[STUDY TEXT Boundary: Start]

Hasegawa Eiga and "Japanese Beauty"


Ice – A Precious Gift to the Nobles

Today, ice is so common that it can be found and used everywhere. However, it was extremely valuable in the summer when there was no refrigeration and water storage and ice making technology were limited. It is thought that by the Nara era, ice storages called “himuro” had been built in cool places, such as caves in the mountains, and were used to store natural ice from winter ponds that was cut into pieces in summer to present to the emperor and noble people.

Sei Shonagon’s collection of essays, Makura-no-Soushi, mentions “kezurihi”, which is believed to have been like shaved ice. The Murasaki Shikibu novel Genji Momogatari has a passage about drinking iced water. These records imply that ice was handled as a luxury item in those days.

By the Edo era, ships were used to transfer large amounts of ice to the capital city from northern areas along the Japan Sea, but ice was still an item that was not commonly available to the general public. Meanwhile, kohaku-to, or amber sweets, became popular during this era. Also referred to as “wari-goori” or “himuro”, the Japanese confection attracted consumers with its cool, ice-like appearance and sherbet-like texture.

In the Meiji era, ice became a commodity among regular people as the first ice store in Japan opened in Yokohama. Ice has since been widely used to bring coolness to the mouth and for various other purposes, including food refrigeration and medical applications.

[STUDY TEXT Boundary: End]

» **BRIEF**: From the text on ice in Japan, extract the passage that begins at "Ice – A Precious" and stops after "in those days.", copying it word for word.

[SOURCE INFORMATION Boundary: Start]

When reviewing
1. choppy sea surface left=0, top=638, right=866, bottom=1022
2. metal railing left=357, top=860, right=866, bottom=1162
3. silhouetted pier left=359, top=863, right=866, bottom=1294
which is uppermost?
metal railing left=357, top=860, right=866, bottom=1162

[SOURCE INFORMATION Boundary: End]

» **RESPONSE TO THE EXERCISE**:
Ice – A Precious Gift to the Nobles

Today, ice is so common that it can be found and used everywhere. However, it was extremely valuable in the summer when there was no refrigeration and water storage and ice making technology were limited. It is thought that by the Nara era, ice storages called “himuro” had been built in cool places, such as caves in the mountains, and were used to store natural ice from winter ponds that was cut into pieces in summer to present to the emperor and noble people.

Sei Shonagon’s collection of essays, Makura-no-Soushi, mentions “kezurihi”, which is believed to have been like shaved ice. The Murasaki Shikibu novel Genji Momogatari has a passage about drinking iced water. These records imply that ice was handled as a luxury item in those days.